— Brief —
Exactly reproduce the lines from the one holding "Among the listed items point" through the final line of the listing below, with both ends included and nothing else.

— Data for the task —
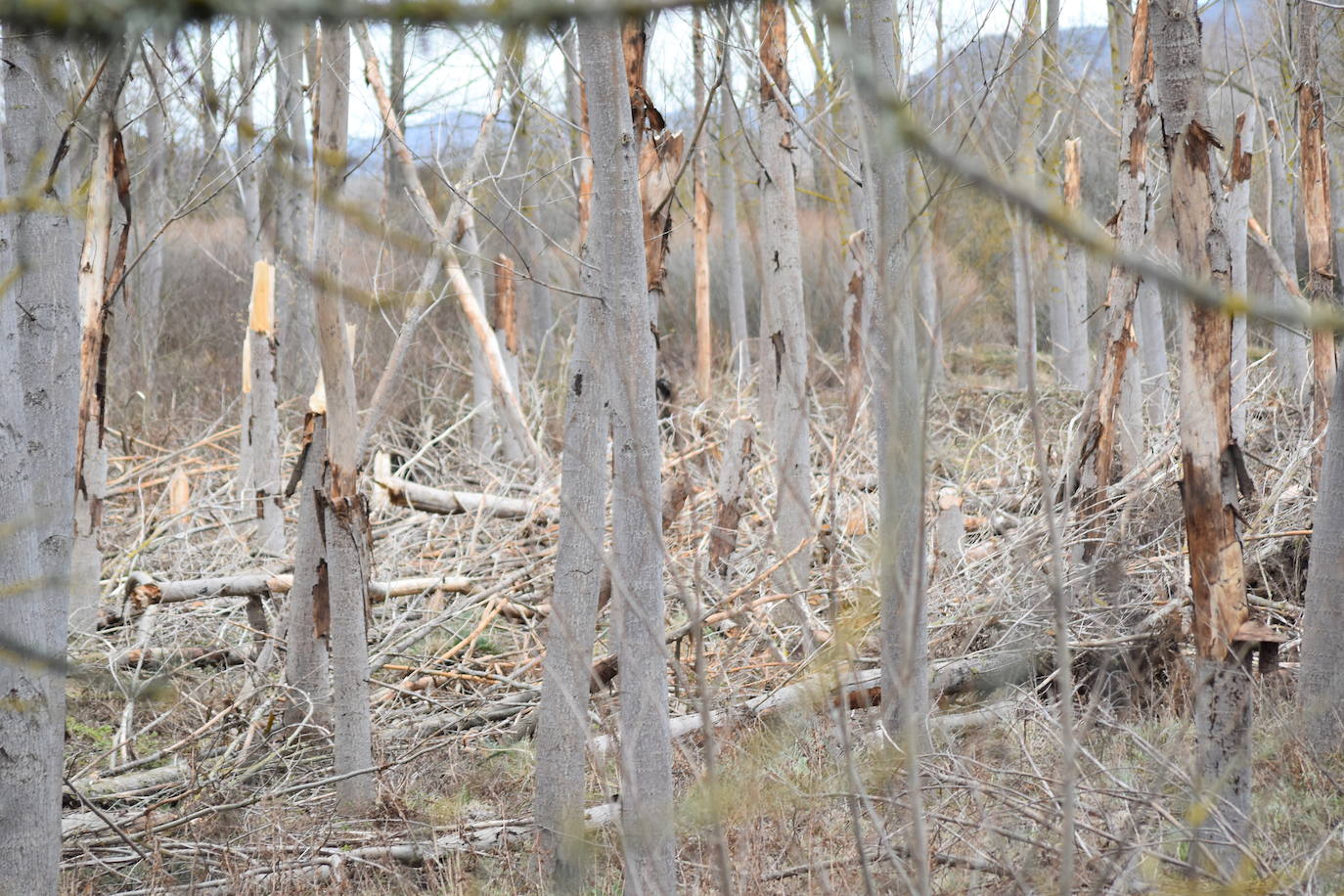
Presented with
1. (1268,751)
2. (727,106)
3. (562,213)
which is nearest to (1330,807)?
(1268,751)

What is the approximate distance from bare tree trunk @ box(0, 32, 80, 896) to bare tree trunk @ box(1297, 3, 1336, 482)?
563 cm

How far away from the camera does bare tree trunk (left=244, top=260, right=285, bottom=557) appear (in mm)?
7305

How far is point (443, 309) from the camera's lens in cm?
1427

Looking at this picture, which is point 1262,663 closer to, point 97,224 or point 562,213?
point 97,224

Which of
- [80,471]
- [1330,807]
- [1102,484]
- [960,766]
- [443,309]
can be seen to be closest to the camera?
[960,766]

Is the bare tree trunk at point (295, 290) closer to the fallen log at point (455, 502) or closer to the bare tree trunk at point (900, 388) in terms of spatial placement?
the fallen log at point (455, 502)

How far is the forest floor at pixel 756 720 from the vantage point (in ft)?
9.25

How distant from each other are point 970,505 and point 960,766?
174 inches

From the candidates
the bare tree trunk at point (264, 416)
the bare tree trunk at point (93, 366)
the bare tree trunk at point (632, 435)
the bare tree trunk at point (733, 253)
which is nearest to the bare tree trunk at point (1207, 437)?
the bare tree trunk at point (632, 435)

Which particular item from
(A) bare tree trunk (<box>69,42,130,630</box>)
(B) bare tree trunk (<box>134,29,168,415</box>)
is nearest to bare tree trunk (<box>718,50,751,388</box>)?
(B) bare tree trunk (<box>134,29,168,415</box>)

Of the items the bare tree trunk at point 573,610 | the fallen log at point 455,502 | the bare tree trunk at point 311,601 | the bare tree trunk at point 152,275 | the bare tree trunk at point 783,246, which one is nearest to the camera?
the bare tree trunk at point 573,610

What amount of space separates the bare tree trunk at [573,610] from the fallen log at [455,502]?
3.57m

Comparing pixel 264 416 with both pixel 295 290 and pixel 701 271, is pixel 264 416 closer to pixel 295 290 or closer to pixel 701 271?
pixel 295 290

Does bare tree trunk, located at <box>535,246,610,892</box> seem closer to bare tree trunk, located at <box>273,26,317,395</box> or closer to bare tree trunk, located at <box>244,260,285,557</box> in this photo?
bare tree trunk, located at <box>273,26,317,395</box>
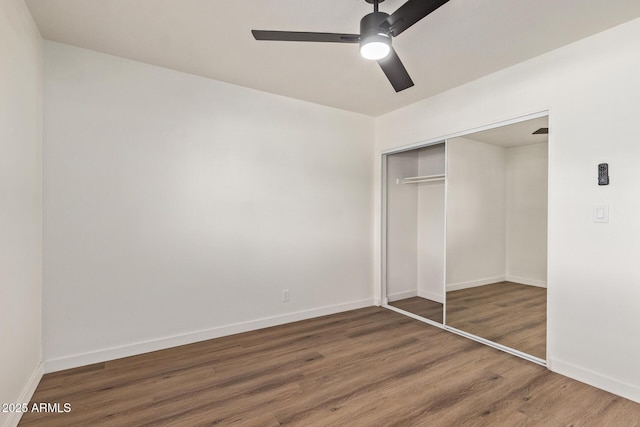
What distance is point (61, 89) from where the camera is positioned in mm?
2496

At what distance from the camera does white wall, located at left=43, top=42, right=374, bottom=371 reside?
2523 mm

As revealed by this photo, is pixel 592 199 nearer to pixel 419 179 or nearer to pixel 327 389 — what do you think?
pixel 419 179

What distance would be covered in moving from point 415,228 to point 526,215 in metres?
1.54

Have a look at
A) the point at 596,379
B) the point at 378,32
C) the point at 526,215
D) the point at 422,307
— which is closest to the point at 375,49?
the point at 378,32

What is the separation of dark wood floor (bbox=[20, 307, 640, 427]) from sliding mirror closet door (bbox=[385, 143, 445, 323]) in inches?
50.4

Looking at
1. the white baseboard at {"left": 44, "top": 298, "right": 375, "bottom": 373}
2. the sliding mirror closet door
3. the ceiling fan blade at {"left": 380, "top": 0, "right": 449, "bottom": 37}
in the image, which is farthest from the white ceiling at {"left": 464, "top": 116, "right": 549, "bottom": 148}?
the white baseboard at {"left": 44, "top": 298, "right": 375, "bottom": 373}

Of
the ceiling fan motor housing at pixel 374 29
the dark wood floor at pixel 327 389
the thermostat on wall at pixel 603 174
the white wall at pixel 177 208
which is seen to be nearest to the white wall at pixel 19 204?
the white wall at pixel 177 208

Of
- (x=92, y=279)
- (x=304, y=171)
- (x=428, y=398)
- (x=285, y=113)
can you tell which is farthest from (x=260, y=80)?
(x=428, y=398)

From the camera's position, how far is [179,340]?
297cm

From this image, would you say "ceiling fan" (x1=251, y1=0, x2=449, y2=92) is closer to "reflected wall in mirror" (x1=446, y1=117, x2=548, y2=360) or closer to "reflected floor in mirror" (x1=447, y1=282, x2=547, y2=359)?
"reflected wall in mirror" (x1=446, y1=117, x2=548, y2=360)

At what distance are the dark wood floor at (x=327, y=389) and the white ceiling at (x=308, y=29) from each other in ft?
8.44

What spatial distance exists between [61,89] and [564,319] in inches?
174

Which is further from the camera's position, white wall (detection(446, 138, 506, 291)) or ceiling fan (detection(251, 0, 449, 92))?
white wall (detection(446, 138, 506, 291))

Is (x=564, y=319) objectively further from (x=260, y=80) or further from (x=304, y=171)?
(x=260, y=80)
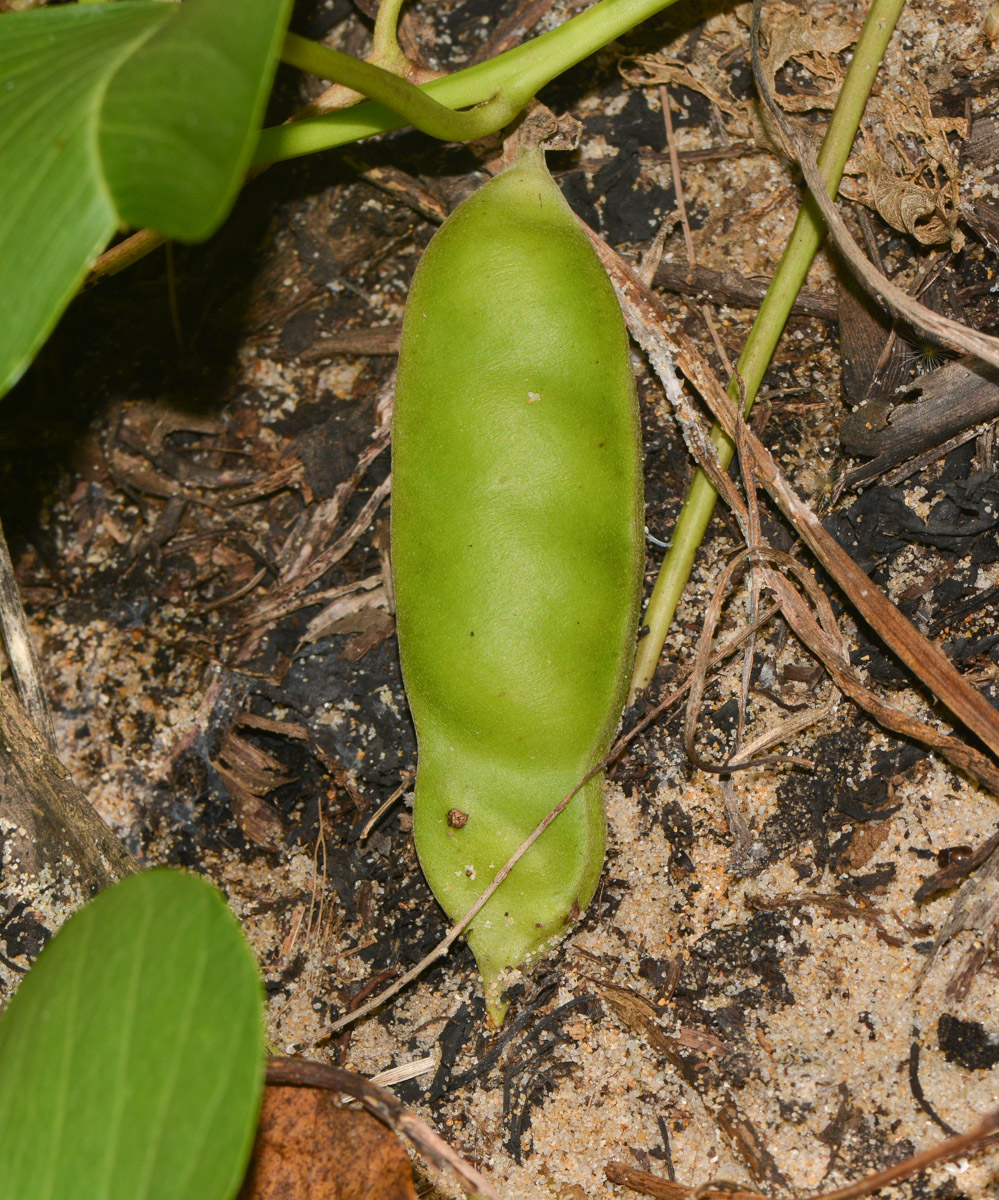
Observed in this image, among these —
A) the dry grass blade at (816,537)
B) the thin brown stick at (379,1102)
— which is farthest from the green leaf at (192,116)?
the thin brown stick at (379,1102)

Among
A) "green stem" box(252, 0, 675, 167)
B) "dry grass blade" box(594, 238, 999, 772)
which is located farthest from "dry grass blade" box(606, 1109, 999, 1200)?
"green stem" box(252, 0, 675, 167)

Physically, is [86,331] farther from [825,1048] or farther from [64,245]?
[825,1048]

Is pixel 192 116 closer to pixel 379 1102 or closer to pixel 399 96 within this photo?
pixel 399 96

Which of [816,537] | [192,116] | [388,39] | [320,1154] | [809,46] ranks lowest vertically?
[320,1154]

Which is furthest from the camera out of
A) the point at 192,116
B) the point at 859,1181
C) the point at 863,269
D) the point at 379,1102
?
the point at 863,269

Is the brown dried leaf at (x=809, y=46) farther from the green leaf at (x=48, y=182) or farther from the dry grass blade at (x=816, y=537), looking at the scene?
the green leaf at (x=48, y=182)

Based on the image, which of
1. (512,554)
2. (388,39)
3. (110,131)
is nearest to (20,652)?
(512,554)

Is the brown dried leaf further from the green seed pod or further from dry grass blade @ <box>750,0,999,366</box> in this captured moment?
the green seed pod
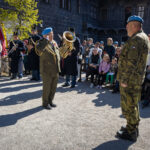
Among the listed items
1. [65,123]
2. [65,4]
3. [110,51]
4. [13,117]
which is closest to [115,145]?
[65,123]

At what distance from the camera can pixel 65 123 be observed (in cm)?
360

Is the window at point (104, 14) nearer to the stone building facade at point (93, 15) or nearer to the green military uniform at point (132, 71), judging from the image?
the stone building facade at point (93, 15)

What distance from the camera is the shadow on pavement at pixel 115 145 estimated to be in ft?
9.11

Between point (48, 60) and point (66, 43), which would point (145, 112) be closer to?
point (48, 60)

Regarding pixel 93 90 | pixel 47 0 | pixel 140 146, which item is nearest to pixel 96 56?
pixel 93 90

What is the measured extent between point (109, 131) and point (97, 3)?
2127cm

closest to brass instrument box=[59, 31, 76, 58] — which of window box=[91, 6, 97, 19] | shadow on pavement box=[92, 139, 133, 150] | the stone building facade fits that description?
shadow on pavement box=[92, 139, 133, 150]

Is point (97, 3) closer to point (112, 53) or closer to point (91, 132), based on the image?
point (112, 53)

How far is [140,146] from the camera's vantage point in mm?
2850

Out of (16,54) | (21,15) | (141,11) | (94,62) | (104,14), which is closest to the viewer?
(94,62)

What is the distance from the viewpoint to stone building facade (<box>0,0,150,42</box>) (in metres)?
15.3

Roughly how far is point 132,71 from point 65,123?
5.91 ft

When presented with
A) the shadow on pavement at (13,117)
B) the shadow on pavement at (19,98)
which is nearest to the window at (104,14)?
the shadow on pavement at (19,98)

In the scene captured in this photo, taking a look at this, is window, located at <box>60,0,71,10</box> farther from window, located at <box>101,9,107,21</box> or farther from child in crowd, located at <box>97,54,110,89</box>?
child in crowd, located at <box>97,54,110,89</box>
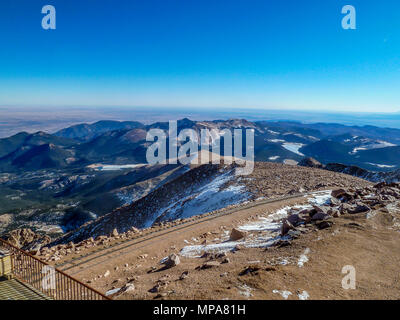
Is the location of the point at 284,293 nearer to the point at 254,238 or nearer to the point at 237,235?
the point at 254,238

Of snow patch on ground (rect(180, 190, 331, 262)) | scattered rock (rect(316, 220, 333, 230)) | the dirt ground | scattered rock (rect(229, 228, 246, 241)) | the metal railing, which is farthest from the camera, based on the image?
scattered rock (rect(229, 228, 246, 241))

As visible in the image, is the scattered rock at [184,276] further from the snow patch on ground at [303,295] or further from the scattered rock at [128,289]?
the snow patch on ground at [303,295]

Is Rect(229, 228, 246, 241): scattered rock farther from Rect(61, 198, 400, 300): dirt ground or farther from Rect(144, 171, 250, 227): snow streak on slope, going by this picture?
Rect(144, 171, 250, 227): snow streak on slope

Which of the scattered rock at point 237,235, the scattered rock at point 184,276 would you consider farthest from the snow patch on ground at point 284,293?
the scattered rock at point 237,235

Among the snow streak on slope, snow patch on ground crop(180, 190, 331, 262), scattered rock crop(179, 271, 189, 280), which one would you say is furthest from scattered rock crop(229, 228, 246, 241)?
the snow streak on slope

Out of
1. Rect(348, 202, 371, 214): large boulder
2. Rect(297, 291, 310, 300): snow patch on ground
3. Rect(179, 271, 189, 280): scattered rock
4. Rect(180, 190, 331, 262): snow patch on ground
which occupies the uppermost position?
Rect(348, 202, 371, 214): large boulder

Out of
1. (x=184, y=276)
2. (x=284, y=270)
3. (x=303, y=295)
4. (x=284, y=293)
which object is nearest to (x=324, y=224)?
(x=284, y=270)
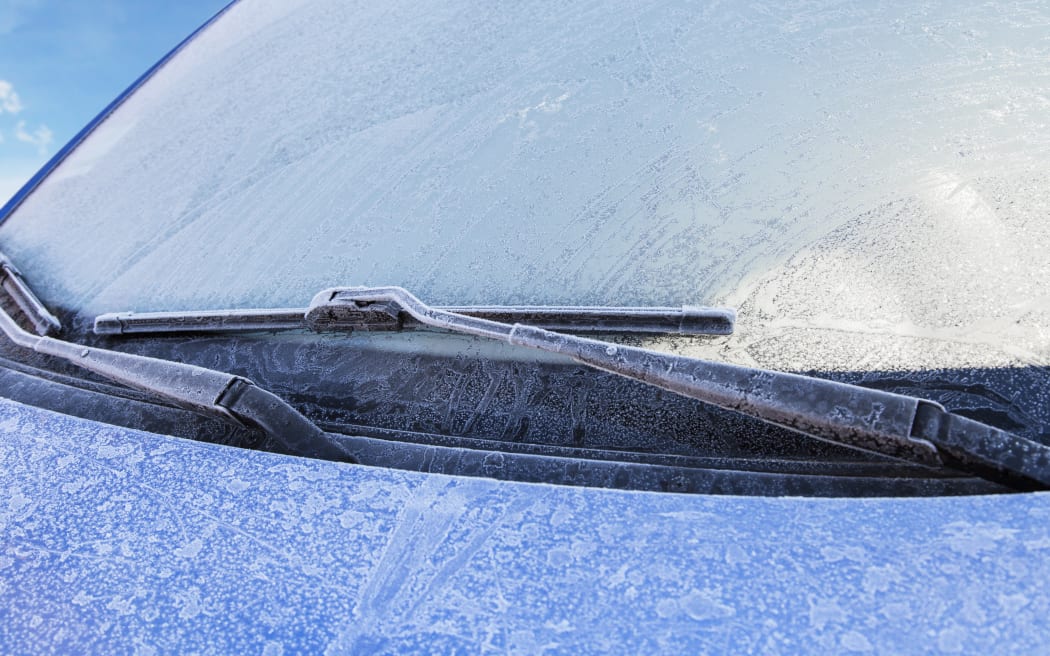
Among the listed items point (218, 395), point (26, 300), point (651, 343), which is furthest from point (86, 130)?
point (651, 343)

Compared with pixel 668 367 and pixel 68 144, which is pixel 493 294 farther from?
pixel 68 144

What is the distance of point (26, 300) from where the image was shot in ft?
4.93

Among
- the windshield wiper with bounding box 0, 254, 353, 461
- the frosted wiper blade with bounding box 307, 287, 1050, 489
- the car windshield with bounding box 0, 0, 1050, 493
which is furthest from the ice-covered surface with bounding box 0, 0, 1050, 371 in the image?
the windshield wiper with bounding box 0, 254, 353, 461

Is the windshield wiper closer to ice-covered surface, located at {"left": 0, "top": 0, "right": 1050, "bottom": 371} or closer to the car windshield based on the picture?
the car windshield

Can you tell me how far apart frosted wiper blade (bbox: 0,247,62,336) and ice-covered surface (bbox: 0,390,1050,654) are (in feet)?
1.87

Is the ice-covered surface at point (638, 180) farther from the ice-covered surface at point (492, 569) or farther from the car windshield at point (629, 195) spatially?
the ice-covered surface at point (492, 569)

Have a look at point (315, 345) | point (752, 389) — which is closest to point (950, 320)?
point (752, 389)

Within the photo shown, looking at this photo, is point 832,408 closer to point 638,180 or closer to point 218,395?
point 638,180

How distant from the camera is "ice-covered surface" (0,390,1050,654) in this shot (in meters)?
0.69

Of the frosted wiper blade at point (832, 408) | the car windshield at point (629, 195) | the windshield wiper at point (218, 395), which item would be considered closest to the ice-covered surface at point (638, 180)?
the car windshield at point (629, 195)

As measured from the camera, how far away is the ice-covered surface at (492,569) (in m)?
0.69

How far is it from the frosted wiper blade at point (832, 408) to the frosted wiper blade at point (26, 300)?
89 centimetres

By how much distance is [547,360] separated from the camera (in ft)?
3.58

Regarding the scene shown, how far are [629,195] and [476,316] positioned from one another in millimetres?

— Reply to the exercise —
Among the listed items point (218, 395), point (26, 300), point (651, 343), which is furthest from point (86, 130)?
point (651, 343)

Compared with pixel 668 367 and pixel 68 144, which is pixel 493 294 farther from?
pixel 68 144

What is the distance of point (26, 300) from where the image was shot in ft?
4.93

Among
- the windshield wiper with bounding box 0, 254, 353, 461
- the frosted wiper blade with bounding box 307, 287, 1050, 489
- the car windshield with bounding box 0, 0, 1050, 493
which is furthest from the ice-covered surface with bounding box 0, 0, 1050, 371 in the image?
the windshield wiper with bounding box 0, 254, 353, 461

Is the windshield wiper closer to ice-covered surface, located at {"left": 0, "top": 0, "right": 1050, "bottom": 371} or closer to the car windshield based on the picture?
the car windshield

Can you tell me how far apart frosted wiper blade (bbox: 0,247,62,336) and ice-covered surface (bbox: 0,390,1050,654) are (in feet)?
1.87

Is the ice-covered surface at point (638, 180) farther from the ice-covered surface at point (492, 569) or farther from the car windshield at point (629, 195) spatially?
the ice-covered surface at point (492, 569)

Have a look at point (315, 345) | point (752, 389) — which is closest to point (950, 320)?
point (752, 389)

Within the photo shown, looking at this photo, is point 832,408 closer to point 638,180 or closer to point 218,395?
point 638,180

How distant from the camera is "ice-covered surface" (0,390,1050,654) in this shot (in meters)?
0.69

Of the frosted wiper blade at point (832, 408) | the car windshield at point (629, 195) | the windshield wiper at point (218, 395), which item would be considered closest to the ice-covered surface at point (638, 180)?
the car windshield at point (629, 195)

As measured from the camera, how far away is the ice-covered surface at (492,569) (in m)?
0.69

How far is it from the frosted wiper blade at point (832, 408) to the frosted wiper blade at point (26, 300)?
89 centimetres

By how much distance is [547,360] separated from the camera (in ft)?
3.58

Regarding the scene shown, how far are [629,195] and [476,316] positioned from one another in millimetres?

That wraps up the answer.